== Passage provided ==

Skywatch Thursday 2-8-2024.mp3

Thu Feb 8, 2024 JULES VERNE

The French science fiction writer Jules Verne was born on February 8th, 1828. He wrote about traveling in outer space, "From the Earth to the Moon.” In his novel Verne envisioned the launch taking place in Florida. After rounding the moon the three space travelers splashed down safely in the Pacific Ocean, where a ship picked them up - all this a hundred years before we actually went to the moon. In a sense, traveling to our nearest neighbor in space has once again become an impossibility. The last manned moon mission was in 1972. In 2006, NASA’s Constellation project was established to return men, and women, to the moon by the year 2020, but in 2010 that mission was cancelled. Now, finally, it looks like we may be going back to the moon with project Artemis.

Skywatch Friday 2-9-2024.mp3

Fri Feb 9, 2024 SIRIUS

There are many bright stars in winter’s early evening sky. In the southeast, down and to the left of the constellation Orion, there’s a star called Sirius, a name derived from the Greek “seirios,” which means, scorching, or sparkling. So you could say Sirius is the star you meant when you recited “Twinkle, Twinkle” as a kid. This brilliant star does twinkle, owing to our earth’s atmosphere, which causes the star to flicker and flash. Sirius is also called the Dog Star, because it's supposed to mark the nose of the Big Dog in the sky, Canis Major. Stars have different brightnesses. Some are bright because they're close to us; others are bright because they're either hotter or bigger. With Sirius, it's a little of both - a big, white-hot star, very close to us, a mere 54 trillion miles away.

===

▶ Written task
Write out, word for word, the section of the Skywatch passage that begins with the words containing "Fri Feb 9, 2024" and ends with "trillion miles away.". The records that come next are taken from a separate source and have no connection to the Skywatch passage.

== Extracted material ==

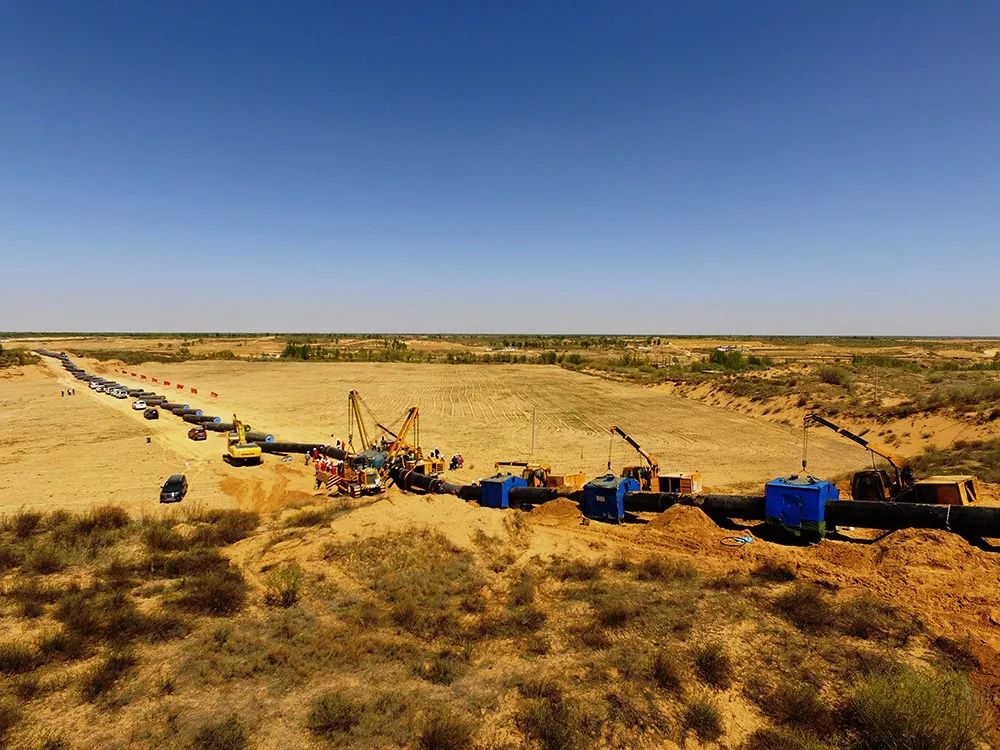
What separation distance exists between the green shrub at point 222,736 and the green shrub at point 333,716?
3.05ft

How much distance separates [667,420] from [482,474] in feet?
75.1

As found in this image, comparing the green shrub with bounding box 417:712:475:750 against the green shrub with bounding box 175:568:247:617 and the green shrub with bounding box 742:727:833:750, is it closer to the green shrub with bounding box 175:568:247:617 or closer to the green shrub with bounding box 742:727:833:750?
the green shrub with bounding box 742:727:833:750

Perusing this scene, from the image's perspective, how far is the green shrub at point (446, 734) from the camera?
7250mm

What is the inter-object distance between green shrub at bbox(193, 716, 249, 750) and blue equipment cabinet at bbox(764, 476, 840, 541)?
1527 cm

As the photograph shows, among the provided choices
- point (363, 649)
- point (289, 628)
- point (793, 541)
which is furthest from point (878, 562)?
point (289, 628)

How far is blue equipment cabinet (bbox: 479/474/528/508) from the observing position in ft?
65.6

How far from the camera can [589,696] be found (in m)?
8.20

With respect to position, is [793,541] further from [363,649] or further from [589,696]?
[363,649]

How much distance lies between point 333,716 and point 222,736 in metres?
1.54

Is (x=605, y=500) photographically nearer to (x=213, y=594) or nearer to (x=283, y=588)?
(x=283, y=588)

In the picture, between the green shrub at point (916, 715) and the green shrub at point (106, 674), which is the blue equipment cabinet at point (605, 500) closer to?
the green shrub at point (916, 715)

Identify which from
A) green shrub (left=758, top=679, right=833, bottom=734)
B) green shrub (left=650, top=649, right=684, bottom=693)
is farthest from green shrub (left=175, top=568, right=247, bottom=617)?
green shrub (left=758, top=679, right=833, bottom=734)

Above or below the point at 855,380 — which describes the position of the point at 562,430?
below

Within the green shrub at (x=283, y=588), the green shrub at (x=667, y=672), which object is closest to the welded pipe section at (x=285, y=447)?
the green shrub at (x=283, y=588)
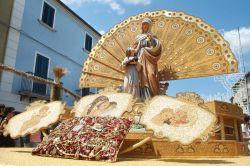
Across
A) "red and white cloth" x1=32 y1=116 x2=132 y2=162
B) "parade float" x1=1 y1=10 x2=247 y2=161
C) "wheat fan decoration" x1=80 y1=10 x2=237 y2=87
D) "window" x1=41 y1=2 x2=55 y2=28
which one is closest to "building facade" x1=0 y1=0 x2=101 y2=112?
"window" x1=41 y1=2 x2=55 y2=28

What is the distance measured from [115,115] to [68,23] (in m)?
10.3

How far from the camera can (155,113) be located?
272cm

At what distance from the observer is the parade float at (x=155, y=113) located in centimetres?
256

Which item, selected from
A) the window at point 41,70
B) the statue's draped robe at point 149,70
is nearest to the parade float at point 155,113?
the statue's draped robe at point 149,70

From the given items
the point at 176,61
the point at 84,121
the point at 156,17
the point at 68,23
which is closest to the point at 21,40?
the point at 68,23

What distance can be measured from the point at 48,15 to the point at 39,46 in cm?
155

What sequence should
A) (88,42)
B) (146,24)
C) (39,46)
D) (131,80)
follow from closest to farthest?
(131,80) → (146,24) → (39,46) → (88,42)

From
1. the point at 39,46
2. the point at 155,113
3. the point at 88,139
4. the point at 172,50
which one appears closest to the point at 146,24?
the point at 172,50

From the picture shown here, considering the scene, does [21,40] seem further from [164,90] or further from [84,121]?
[84,121]

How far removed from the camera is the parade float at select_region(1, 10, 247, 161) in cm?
256

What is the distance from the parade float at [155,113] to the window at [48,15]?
234 inches

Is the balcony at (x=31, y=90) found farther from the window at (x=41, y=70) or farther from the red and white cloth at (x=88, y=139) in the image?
the red and white cloth at (x=88, y=139)

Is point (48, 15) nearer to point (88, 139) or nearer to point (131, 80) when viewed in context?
point (131, 80)

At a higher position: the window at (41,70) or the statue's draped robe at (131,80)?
the window at (41,70)
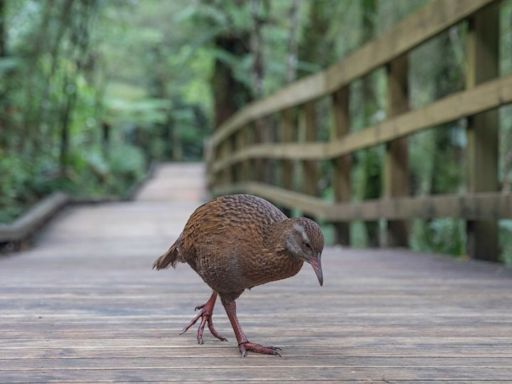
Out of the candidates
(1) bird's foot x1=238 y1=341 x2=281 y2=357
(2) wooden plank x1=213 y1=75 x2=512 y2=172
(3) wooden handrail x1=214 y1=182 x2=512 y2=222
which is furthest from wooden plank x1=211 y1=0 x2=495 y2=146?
(1) bird's foot x1=238 y1=341 x2=281 y2=357

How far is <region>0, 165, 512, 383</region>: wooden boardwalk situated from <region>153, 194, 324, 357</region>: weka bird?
0.72 feet

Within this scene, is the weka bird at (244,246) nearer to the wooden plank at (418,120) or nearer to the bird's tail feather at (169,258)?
the bird's tail feather at (169,258)

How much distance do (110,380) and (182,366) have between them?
26cm

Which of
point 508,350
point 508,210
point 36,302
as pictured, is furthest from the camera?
point 508,210

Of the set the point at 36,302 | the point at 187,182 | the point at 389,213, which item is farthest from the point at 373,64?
the point at 187,182

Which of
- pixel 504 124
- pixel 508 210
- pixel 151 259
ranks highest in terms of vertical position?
pixel 504 124

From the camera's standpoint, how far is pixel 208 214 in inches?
104

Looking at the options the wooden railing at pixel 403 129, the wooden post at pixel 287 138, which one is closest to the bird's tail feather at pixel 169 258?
the wooden railing at pixel 403 129

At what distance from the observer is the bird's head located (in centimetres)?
228

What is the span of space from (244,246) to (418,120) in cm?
308

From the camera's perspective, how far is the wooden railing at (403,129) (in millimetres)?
4652

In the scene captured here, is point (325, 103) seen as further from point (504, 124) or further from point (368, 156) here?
point (504, 124)

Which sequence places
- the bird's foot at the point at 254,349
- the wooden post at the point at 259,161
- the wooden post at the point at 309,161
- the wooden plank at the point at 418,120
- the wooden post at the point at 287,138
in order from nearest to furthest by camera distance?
the bird's foot at the point at 254,349 < the wooden plank at the point at 418,120 < the wooden post at the point at 309,161 < the wooden post at the point at 287,138 < the wooden post at the point at 259,161

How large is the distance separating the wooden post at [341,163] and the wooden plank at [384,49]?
13 centimetres
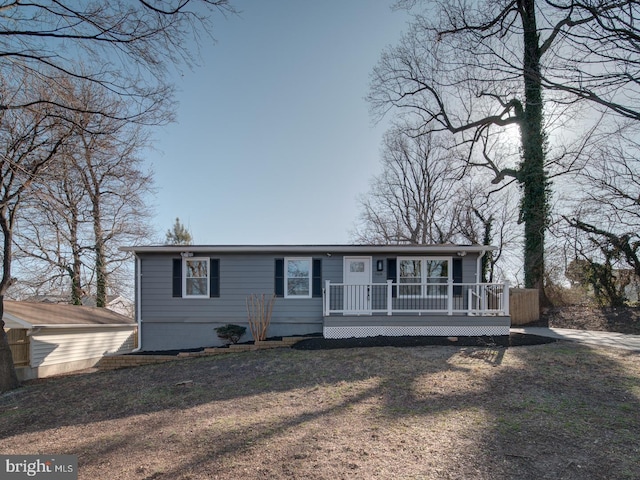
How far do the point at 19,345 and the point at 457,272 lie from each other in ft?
44.3

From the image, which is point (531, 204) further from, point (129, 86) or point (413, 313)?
point (129, 86)

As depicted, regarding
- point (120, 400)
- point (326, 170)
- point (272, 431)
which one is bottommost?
point (120, 400)

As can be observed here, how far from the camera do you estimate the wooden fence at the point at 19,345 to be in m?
11.5

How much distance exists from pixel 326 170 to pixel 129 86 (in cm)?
1131

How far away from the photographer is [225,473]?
3537 mm

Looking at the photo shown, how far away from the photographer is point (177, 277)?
11281 millimetres

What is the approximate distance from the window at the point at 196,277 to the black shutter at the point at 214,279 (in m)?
0.14

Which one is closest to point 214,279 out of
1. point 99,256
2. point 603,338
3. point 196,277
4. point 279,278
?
point 196,277

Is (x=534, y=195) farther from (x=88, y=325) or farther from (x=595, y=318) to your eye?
(x=88, y=325)

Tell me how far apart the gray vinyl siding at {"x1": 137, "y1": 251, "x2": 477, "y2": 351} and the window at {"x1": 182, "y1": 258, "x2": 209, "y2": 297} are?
20 cm

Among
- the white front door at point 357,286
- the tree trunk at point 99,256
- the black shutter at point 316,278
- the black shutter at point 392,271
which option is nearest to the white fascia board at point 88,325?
the tree trunk at point 99,256

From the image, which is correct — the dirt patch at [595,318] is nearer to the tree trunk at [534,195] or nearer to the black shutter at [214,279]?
the tree trunk at [534,195]

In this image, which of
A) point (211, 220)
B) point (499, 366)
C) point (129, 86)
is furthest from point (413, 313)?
point (211, 220)

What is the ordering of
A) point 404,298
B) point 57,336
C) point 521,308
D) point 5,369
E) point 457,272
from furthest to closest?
point 521,308 → point 57,336 → point 457,272 → point 404,298 → point 5,369
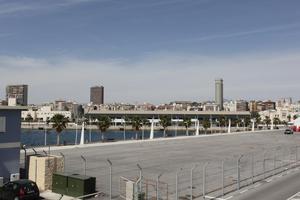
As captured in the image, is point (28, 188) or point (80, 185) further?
point (80, 185)

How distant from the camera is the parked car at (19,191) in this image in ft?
85.8

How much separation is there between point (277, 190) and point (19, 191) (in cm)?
1805

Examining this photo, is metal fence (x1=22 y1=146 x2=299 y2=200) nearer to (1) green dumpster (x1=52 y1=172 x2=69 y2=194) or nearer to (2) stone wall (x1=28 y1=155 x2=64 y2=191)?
(1) green dumpster (x1=52 y1=172 x2=69 y2=194)

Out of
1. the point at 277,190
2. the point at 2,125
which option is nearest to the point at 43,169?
the point at 2,125

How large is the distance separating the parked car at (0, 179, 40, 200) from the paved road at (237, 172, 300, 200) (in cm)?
1322

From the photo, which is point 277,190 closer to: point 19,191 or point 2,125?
point 19,191

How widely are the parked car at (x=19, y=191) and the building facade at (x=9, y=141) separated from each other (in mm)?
3938

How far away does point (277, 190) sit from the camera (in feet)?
106

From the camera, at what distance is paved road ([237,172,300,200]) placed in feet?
96.9

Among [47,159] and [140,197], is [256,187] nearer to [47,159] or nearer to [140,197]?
[140,197]

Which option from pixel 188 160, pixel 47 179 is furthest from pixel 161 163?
pixel 47 179

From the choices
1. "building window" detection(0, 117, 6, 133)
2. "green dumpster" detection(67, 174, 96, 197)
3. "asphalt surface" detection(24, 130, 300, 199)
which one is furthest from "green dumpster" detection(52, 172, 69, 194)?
"building window" detection(0, 117, 6, 133)

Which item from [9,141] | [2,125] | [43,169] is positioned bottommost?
[43,169]

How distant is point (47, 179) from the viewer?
102ft
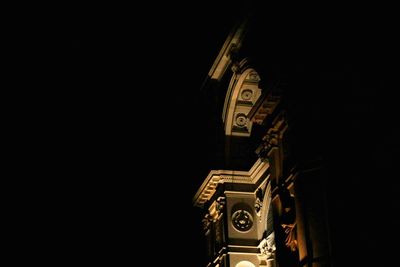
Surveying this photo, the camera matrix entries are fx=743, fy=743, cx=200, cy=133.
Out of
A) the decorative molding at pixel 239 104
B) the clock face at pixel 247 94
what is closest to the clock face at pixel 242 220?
the decorative molding at pixel 239 104

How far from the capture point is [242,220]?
78.7 ft

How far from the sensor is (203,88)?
Answer: 87.4 ft

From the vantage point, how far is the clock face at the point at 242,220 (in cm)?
2386

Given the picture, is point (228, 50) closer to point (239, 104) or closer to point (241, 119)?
point (239, 104)

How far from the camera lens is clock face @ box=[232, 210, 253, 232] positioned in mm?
23859

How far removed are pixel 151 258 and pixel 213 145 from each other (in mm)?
9428

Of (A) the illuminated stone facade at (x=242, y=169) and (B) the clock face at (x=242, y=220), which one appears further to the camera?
(B) the clock face at (x=242, y=220)

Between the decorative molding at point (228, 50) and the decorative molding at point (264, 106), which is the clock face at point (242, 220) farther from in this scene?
the decorative molding at point (264, 106)

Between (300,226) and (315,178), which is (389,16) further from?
(300,226)

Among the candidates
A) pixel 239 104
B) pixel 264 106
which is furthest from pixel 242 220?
pixel 264 106

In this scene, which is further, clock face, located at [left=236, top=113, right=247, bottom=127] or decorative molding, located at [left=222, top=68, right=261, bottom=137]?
clock face, located at [left=236, top=113, right=247, bottom=127]

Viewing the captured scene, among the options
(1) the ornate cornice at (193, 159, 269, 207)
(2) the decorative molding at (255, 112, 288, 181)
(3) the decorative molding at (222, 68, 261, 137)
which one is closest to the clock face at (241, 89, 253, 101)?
(3) the decorative molding at (222, 68, 261, 137)

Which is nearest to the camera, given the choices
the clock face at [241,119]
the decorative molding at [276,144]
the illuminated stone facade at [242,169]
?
the decorative molding at [276,144]

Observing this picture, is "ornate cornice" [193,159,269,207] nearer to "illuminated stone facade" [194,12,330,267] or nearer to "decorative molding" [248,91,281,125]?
"illuminated stone facade" [194,12,330,267]
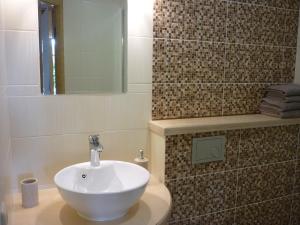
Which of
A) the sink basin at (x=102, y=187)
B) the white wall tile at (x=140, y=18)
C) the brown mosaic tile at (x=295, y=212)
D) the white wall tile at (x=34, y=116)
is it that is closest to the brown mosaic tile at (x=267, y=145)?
the brown mosaic tile at (x=295, y=212)

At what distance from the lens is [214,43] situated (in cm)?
164

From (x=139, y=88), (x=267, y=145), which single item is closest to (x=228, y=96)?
(x=267, y=145)

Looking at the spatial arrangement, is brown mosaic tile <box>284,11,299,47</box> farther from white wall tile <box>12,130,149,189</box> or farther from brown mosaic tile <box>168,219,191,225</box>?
brown mosaic tile <box>168,219,191,225</box>

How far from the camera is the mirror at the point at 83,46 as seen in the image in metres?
1.32

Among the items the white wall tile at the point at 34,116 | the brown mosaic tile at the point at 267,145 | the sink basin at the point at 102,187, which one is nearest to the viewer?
the sink basin at the point at 102,187

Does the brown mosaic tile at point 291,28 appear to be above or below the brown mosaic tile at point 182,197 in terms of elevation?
above

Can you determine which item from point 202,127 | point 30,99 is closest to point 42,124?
point 30,99

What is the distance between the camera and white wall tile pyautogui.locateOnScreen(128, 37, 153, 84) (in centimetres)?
147

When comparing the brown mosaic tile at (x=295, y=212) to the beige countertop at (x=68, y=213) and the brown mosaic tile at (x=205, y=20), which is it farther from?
the brown mosaic tile at (x=205, y=20)

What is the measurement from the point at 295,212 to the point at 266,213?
284 millimetres

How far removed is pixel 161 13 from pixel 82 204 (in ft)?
3.43

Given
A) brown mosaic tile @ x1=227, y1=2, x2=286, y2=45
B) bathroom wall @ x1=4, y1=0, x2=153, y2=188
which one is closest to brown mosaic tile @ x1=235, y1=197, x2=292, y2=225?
bathroom wall @ x1=4, y1=0, x2=153, y2=188

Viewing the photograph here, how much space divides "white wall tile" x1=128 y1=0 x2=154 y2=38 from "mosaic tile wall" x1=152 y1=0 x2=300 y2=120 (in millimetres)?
38

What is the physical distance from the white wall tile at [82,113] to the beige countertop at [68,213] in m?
0.34
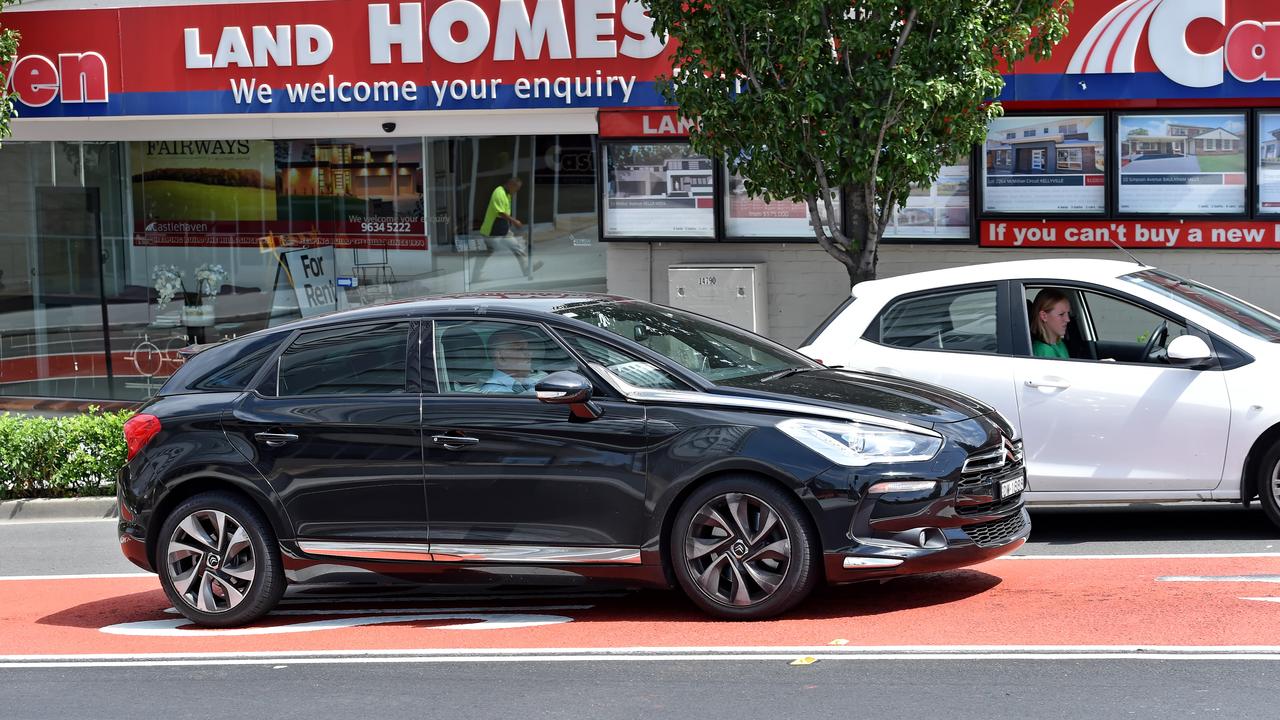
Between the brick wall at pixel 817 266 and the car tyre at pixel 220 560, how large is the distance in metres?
8.32

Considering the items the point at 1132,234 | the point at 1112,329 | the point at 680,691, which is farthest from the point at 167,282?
the point at 680,691

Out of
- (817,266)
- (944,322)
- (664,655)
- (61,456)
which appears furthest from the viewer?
(817,266)

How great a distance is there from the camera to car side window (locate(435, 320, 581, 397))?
7.11 m

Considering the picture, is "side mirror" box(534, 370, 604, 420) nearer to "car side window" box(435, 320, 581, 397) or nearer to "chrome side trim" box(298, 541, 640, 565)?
"car side window" box(435, 320, 581, 397)

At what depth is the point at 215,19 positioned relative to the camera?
51.9ft

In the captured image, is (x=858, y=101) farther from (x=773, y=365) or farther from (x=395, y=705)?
(x=395, y=705)

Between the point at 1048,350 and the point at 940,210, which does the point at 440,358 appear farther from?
the point at 940,210

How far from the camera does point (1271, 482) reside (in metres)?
8.21

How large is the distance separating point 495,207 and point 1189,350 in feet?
31.0

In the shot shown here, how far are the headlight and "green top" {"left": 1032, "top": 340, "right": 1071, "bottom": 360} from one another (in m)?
2.29

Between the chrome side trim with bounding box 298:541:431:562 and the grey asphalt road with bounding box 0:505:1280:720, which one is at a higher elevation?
the chrome side trim with bounding box 298:541:431:562

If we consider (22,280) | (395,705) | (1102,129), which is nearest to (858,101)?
(1102,129)

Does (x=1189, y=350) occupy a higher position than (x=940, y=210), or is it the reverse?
(x=940, y=210)

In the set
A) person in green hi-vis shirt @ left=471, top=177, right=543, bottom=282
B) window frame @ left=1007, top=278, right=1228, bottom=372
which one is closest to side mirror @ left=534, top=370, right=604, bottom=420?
window frame @ left=1007, top=278, right=1228, bottom=372
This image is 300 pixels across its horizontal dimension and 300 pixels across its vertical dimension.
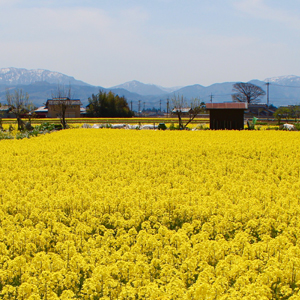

===

▶ Right answer
Fri Feb 9, 2024 SIRIUS

There are many bright stars in winter’s early evening sky. In the southeast, down and to the left of the constellation Orion, there’s a star called Sirius, a name derived from the Greek “seirios,” which means, scorching, or sparkling. So you could say Sirius is the star you meant when you recited “Twinkle, Twinkle” as a kid. This brilliant star does twinkle, owing to our earth’s atmosphere, which causes the star to flicker and flash. Sirius is also called the Dog Star, because it's supposed to mark the nose of the Big Dog in the sky, Canis Major. Stars have different brightnesses. Some are bright because they're close to us; others are bright because they're either hotter or bigger. With Sirius, it's a little of both - a big, white-hot star, very close to us, a mere 54 trillion miles away.